__REQUIREMENT 1__.
In the course overview, what average grade must a student have to receive a Certificate of Completion?
__REQUIREMENT 2__.
Quote the course overview from "4. One tiny" up to and including "philosophy, or culture.".
__REQUIREMENT 3__.
Write the next part of the course overview, starting after its final sentence.

__PAGE EXTRACT__.
◆ ◆ ◆ ◆ ◆ ◆ ◆

Updated on December 3, 2012

Background, Registration, Syllabus with Outline, Mission Statement

A. Project background and purpose

1. This ten-session course introduces in broad outline the heart, the philosophy, of all the work of The Max Havlick School, by presenting materials first developed by Max in the shelter of his staff positions at Harvard University in 1972-75.

2. The relatively new concepts of universal personal creation and world citizenship are not unknown to the educated elites of the world and their established institutions -- academic, religious, political, or otherwise -- but we must understand that mature organizations already have full agendas with fiercely dedicated members and sometimes traditional roots difficult to bring up to date.

3. Vast numbers of non-elites all over the world, meanwhile, still await a clear, compelling statement of the creative potential they share with all others, yet even now more realizable to them than ever before through available processes of continuing education in their own homes and neighborhoods.

4. One tiny voice like ours, of course, can hardly hope to make more than a tiny dent in the thinking of the world-at-large, but we find that no excuse for not stating the case as we see it.

5. Though rooted in the personal life of one individual who studied widely for many years to develop this project ("Background Works" published separately), we do not present its ideas as mere personal experience, but as proto-science, an attempt to make accurate statements about human behavior in general, referring to all people everywhere irrespective of faith, philosophy, or culture.

6. As with any other attempt at factual statements, therefore, we urge competent people to judge them true or false on the basis of empirical evidence and/or rigorous logical analysis.

B. Free, but with a registration track for certification

7. Via the free Internet platform HubPages, we publish this course material free of charge for anyone in the world (supported proportionately by how many times a reader consults it, which in turn generates the amount of advertising revenue we receive).

8. But we also offer a Registration track with graded tuition for adult students who want an appropriate level of graded feedback and an official certificate of completion.

9. When you register, you enter our permanent school records and begin receiving grades with comment on your exercises, papers, and final exam.

10. When you complete all course requirements (in a reasonable amount of time) with an average grade of C or above, you will receive a Certificate of Completion and certification letters for your employers, potential employers, or schools of choice.

11. No one can guarantee success, of course, but we want every one of our students to do well, move forward, and achieve worthy goals in life.

◆ ◆ ◆ ◆ ◆ ◆ ◆

__INFORMATION SHOWN__.
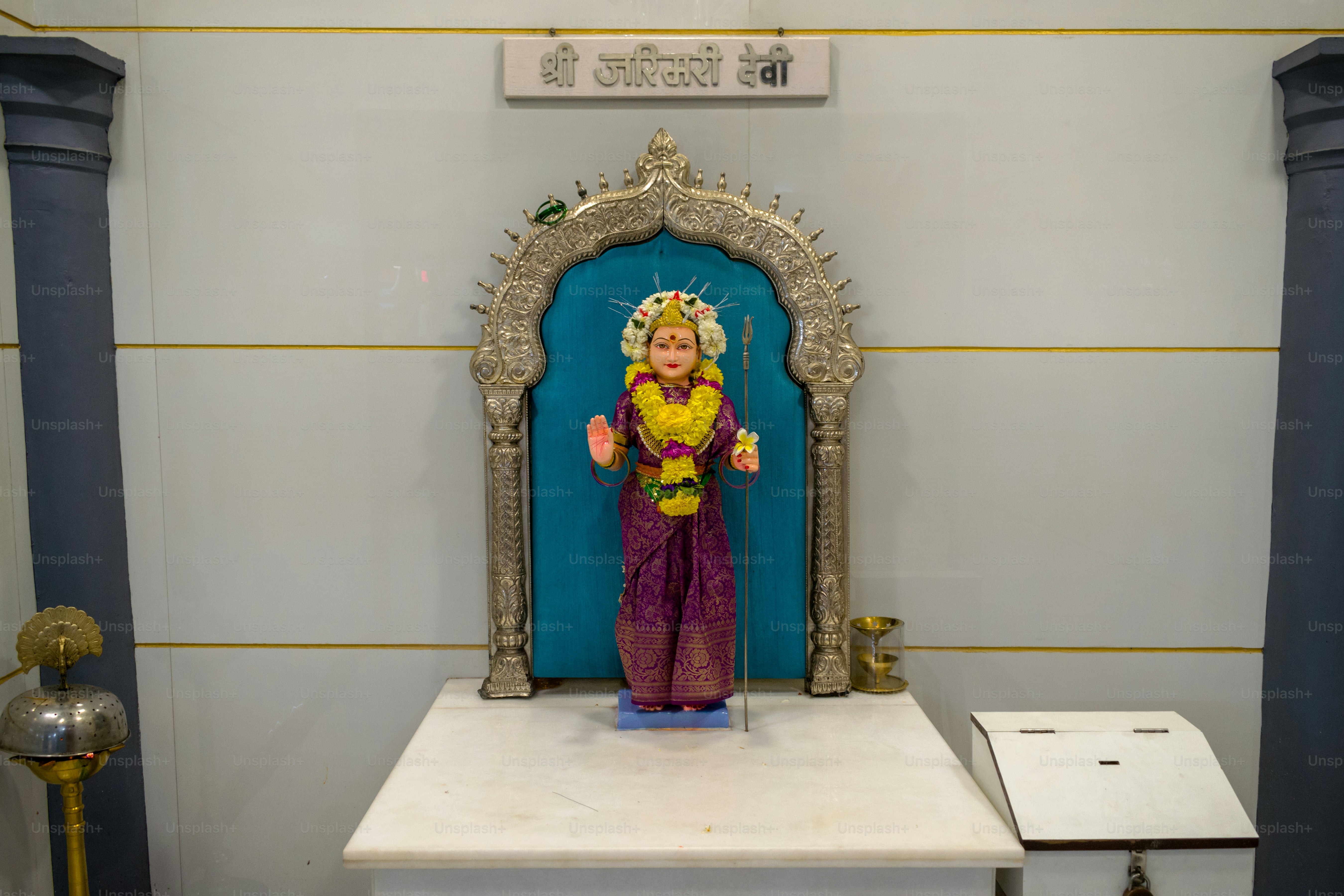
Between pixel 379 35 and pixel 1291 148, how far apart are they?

◆ ◆ ◆ ◆ ◆ ◆ ◆

__TASK ANSWER 1__.
An average grade of C or above.

__TASK ANSWER 2__.
4. One tiny voice like ours, of course, can hardly hope to make more than a tiny dent in the thinking of the world-at-large, but we find that no excuse for not stating the case as we see it.

5. Though rooted in the personal life of one individual who studied widely for many years to develop this project ("Background Works" published separately), we do not present its ideas as mere personal experience, but as proto-science, an attempt to make accurate statements about human behavior in general, referring to all people everywhere irrespective of faith, philosophy, or culture.

__TASK ANSWER 3__.
12. Though not yet a college, much less accredited, the Max Havlick School prepares prepares now for that future day by establishing college-level standards for credit in our courses.

13. The real beneficiary in this approach, however, is you, the student, because we do not mislead you with popular "short-cuts," but give to anyone willing to take up the challenge t taste of direct experience with proven, almost universal components of American college-level education in the humanities and social sciences.

14. We also have a Residence Option for anyone wishing to move nearer to us in the Chicago West suburbs and thus receive personalized instruction with access to our other courses and many other resources.

15. Registration requires a transcript of your previous college or high school work, a resume of your current and previous employment, and payment of tuition by snail mail, PayPal, or in person.

C. Course Syllabus (for credit and certificate)

16. The course has ten weekly class sessions, plus two weeks for papers and final exam; with grading and feedback as appropriate for each individual student based on previous level of education and experience.

17. Required for each class (for credit students, average 4 hrs/week = 40 hours)
a. Read and learn the material.
b. Do the exercises, e-mail to school.
c. Answer weekly test question, e-mail to school.

18. Required outside class(for credit students, average 8 hrs/week = 80 hours)

d. Book report or critical review of book from Reading List, or substantial, relevant book of your choice if approved by instructor. Size 3-5 pages, or 800-1,400 words. Due at least three weeks before taking the final exam. [4 hours/week x 5 weeks = 20 hours]

e. Term paper, our list topic, or your topic if approved by instructor. Outline or rough draft, due at least three weeks before taking the final exam. Final paper will be 6-10 pages, or 1,600-2,800 words, due before taking the final exam. [5 hours/week x 10 = 50 hours]

f. Final Exam, due week 12 [study 8 hours, exam 2 hrs = 10 hours].

19. Total time required for credit students, 40 hours inside class, 80 hours outside class = 120 hours.

20. Course Tuition, required of credit students only, covers guided learning of about 120 interactive hours, with weekly written feedback from a trained instructor; roughly equivalent to a typical 4-quarter-hour, or 3-semester-hour undergraduate American college course in the humanities or social sciences.

21. Tuition amount negotiable to each individual situation; we primarily seek serious students, not serious money. As with all education, the real question is, "What is it worth to you?"

22. Course Outline

Session 1. Background, Registration for Credit, Syllabus, Outline, Mission Statement (First published on Internet, October 22, 2012)
Session 2. Each Person's Life as a Work of Art (October 29, 2012)
Session 3. The Human Hunger for Philosophy and Science (November 5, 2012)
Session 4. Local Groups, World-Class Groups, and Humanity as Everyone's Group (November 12)
Session 5. Dual Participation the Key to Full Participation (November 19)
Session 6. How Do You Get World Citizenship and the Power of Personal Creation? (November 26)
Session 7. Creation through Participation in Personal Thinking, Studying, and Expressing Yourself (December 3)
Session 8. Creation through Participation in Continuing Adult Education and Community Service (December 10)
Session 9. Creation through Participation in a Critique of Unnecessary Realism (December 17)
Session 10. The Creation of the World as the Destiny of a Generation (December 24, 2012)

23. The material for this introductory course comes from manuscript chapter 1 of the first volume ("Context and Implications") in an unpublished 12-volume series entitled "Creation of the World: A Philosophy of Personal Creation and World Citizenship as a Means of Participation by All People in the Dawning New World Civilization." Session 9 gives more detailed information about the overall project. Mr. Havlick first presented these ideas publicly on October 1, 1974 during his lecture in the new Science Center at Harvard University, Cambridge, Massachusetts.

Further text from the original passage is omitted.